I’ll Take the Muskrat

My wife turned on the bedroom TV this morning. For the past month or so, such occasions are few and far between. We watch the pixels come to life peeking warily through the gaps between our fingers. Half-expecting an image of an overnight mushroom cloud. Holding our collective breath until no such cloud image appears during Matt Lauer’s first 30 seconds in our bedroom. 

Instead of End of Days, this morning we got the prognosticating rodent, Punxsutawney Phil. Phil’s weather forecasts once held some meaning for us when we suffered through unbearably long, East Coast winters. Desperate to leave the sidewalk snow banks and biting windchill behind, I’d cling to any hint of imminent relief. “What did he say?! What did he say?! He saw his shadow?! Oh thank God, Winter is almost over!” I don’t remember which is which regarding the causation between shadow-seeing and jet streams. I just remember being so grateful to our woodchuck savior. 

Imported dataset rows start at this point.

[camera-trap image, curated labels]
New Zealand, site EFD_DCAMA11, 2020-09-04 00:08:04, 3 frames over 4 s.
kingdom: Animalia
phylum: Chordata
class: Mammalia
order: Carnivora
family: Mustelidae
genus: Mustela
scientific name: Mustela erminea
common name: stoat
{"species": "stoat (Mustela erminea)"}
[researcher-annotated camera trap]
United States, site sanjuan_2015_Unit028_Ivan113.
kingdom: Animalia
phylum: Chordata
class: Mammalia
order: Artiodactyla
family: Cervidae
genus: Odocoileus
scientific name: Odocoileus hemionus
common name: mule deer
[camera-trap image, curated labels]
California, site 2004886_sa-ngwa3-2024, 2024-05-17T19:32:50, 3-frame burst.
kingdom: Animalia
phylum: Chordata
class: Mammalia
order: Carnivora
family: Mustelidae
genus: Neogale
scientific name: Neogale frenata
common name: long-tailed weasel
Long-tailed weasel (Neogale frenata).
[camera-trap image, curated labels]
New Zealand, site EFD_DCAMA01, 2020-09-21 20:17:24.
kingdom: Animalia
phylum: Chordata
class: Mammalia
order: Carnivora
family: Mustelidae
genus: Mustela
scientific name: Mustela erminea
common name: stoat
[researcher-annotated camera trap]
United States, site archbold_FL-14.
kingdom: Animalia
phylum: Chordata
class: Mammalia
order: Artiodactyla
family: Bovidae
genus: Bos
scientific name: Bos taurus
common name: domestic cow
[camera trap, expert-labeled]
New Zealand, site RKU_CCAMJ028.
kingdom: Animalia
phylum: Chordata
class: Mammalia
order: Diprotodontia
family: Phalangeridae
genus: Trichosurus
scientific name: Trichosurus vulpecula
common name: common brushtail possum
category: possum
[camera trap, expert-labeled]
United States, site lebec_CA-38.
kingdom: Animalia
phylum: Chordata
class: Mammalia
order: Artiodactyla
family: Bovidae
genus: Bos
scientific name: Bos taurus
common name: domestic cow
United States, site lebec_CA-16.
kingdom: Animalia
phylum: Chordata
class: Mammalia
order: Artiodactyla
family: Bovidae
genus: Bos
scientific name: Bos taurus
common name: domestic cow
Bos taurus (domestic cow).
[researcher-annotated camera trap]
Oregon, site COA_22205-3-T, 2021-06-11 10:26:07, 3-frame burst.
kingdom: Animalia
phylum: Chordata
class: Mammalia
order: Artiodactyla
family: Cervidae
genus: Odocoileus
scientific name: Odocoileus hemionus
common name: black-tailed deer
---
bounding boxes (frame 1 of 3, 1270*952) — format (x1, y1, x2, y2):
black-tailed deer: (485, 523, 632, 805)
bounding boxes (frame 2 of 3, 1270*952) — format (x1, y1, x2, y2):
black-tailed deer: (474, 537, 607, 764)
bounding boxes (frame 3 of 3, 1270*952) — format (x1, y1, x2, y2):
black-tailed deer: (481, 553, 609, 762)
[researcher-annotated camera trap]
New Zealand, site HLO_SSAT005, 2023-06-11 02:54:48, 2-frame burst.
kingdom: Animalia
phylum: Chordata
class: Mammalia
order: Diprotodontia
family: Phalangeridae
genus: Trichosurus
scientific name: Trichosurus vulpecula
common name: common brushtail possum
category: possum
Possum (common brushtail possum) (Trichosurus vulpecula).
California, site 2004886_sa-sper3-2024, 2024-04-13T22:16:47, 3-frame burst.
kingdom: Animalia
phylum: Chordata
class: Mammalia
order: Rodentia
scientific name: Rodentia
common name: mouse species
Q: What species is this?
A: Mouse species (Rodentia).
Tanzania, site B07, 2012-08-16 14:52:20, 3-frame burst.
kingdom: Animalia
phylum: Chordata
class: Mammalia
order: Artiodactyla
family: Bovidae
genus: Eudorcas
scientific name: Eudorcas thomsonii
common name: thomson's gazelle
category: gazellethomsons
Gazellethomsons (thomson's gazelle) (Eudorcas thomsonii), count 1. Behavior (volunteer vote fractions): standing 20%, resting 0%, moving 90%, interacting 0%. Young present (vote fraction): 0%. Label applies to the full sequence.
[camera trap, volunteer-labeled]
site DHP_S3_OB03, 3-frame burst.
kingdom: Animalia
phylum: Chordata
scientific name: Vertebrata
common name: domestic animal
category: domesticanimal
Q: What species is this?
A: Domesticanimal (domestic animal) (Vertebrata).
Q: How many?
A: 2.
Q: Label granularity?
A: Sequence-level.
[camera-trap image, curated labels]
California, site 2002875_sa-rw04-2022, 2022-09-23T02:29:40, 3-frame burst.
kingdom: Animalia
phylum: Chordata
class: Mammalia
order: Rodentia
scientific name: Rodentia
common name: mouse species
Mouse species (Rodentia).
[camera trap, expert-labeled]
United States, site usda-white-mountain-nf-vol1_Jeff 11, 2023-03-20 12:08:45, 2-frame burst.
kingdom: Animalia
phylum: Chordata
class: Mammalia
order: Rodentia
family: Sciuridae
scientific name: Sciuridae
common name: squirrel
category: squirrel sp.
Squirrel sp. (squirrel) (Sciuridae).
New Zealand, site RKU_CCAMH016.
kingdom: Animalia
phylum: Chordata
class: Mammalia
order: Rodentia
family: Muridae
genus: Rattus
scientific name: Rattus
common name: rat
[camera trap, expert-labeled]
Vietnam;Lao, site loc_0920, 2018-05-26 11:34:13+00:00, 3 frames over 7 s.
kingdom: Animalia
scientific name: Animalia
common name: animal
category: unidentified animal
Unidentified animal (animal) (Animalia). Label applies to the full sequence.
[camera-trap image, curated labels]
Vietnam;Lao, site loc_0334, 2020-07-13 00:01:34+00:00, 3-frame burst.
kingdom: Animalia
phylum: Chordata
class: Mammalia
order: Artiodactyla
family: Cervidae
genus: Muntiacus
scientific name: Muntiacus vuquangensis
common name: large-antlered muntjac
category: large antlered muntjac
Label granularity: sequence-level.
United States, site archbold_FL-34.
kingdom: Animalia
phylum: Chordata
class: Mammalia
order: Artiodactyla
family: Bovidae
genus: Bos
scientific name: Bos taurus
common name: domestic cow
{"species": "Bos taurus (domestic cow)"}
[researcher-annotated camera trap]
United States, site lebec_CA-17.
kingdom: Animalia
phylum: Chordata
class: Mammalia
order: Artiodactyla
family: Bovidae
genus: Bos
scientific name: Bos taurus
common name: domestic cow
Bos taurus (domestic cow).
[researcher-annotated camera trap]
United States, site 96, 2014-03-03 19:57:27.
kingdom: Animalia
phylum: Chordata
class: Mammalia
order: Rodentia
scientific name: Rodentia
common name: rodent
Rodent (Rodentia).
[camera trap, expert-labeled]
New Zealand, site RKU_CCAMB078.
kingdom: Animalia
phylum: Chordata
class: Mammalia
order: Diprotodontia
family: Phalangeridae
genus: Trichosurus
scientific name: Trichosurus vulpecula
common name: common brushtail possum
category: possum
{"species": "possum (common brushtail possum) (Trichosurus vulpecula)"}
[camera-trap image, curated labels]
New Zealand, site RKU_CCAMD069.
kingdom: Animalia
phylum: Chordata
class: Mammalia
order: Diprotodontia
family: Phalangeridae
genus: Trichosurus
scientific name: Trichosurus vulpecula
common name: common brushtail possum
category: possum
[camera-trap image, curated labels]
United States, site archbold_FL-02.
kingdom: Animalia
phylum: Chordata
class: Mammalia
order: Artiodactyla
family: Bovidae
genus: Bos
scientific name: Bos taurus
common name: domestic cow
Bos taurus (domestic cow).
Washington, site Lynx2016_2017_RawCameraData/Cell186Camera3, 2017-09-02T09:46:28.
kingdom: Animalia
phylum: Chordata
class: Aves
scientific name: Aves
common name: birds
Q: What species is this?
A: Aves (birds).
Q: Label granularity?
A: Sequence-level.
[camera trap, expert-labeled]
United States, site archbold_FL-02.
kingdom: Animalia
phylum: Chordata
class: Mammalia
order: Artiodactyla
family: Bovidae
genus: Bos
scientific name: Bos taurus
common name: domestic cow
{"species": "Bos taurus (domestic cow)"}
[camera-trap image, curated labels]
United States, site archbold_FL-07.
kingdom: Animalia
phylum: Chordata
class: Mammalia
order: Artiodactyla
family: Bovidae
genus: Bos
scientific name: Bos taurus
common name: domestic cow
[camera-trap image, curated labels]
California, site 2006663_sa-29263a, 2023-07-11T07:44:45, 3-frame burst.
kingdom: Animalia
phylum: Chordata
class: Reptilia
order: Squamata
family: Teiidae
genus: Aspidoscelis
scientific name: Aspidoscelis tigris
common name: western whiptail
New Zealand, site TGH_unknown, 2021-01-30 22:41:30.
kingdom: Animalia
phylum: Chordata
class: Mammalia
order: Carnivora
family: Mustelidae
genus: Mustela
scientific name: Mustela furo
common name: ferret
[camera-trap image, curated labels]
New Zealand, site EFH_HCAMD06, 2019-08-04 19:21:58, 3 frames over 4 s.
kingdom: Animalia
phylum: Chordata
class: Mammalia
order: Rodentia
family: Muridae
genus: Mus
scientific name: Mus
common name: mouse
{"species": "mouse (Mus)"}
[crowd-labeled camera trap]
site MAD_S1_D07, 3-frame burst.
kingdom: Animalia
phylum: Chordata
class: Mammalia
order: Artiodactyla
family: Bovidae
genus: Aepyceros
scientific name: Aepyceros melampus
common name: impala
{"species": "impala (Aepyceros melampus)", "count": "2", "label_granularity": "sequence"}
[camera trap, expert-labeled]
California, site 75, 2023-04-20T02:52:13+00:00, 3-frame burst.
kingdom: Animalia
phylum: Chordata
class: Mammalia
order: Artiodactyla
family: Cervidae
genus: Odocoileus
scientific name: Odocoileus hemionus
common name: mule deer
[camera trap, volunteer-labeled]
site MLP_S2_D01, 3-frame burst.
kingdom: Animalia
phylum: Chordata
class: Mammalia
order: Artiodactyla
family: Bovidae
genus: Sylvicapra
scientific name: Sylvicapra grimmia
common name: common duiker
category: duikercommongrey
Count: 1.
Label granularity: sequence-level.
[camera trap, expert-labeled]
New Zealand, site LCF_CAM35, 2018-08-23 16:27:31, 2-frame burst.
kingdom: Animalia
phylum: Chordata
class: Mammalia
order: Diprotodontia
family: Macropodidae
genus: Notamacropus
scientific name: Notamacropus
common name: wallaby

So I guess I had a little bit of this lingering around somewhere in the recesses of my subconscious when NBC streamed the beaver’s shenanigans live this morning. Probably not fair to accuse the hamster of “shenanigans.” I’m sure he is as nonplused and bewildered about this whole thing as I. Still, I found myself straining to hear Phil’s mumbled little answers to the existential questions being posed by a town official wearing a stove pipe hat. I think guinea pigs only appear to be speaking, when in fact they are actually instinctively grinding and sharpening their rodent teeth. I ignored this inconvenient fact, however, convinced that Phil was issuing predictions covering topics far broader than the change of seasons. Pretty sure I even loudly shushed my 5th grader, who had migrated by now to our room en route to the bus stop. He only saw on TV a chubby groundhog surrounded by mostly old people dressed in weird costumes. But I was looking for more. “What’d he just say?! Wait, what?! Shhhh! Damnit, daddy can’t hear what the beaver is saying! Shhhh!” 

So I don’t actually know what ancient wisdom Phil shared with the human race this morning. I suppose, too, that I will search in vain for a transcript of the proceedings. Whatever Phil said, though, I’m sure it was brilliantly prescient. Reassuring, hopefully. Salvation is just over the horizon, or words to that effect. 

Some folks will scour this morning’s papers for clues as to what the future holds. Me? I’ll take the muskrat. 

Thanks for reading. 

3 comments

  1. You should see the whole “run-up” to Phil being yanked out of his residence (live in PA and have been to Punxsy). People get there well before dawn so the locals feel the need to entertain…blare music while kids dance on stage. Like watching C-SPAN with music. In the dark. In the cold. It is surreal. The movie “Groundhog Day” romanticized this event far, far beyond reality. Since Phil’s been right only half the time in the last 30 years or so he still is more accurate than meteorologists so we still do pay attention. Six more weeks of winter was the verdict. What I’ve never understood is if he sees his shadow it’s more winter. Well…you see your shadow when the sun is out. If it was cloudy and he didn’t see his shadow…that makes more sense to say more winter because the sun isn’t shining. My head hurts. He’ll either be right or not.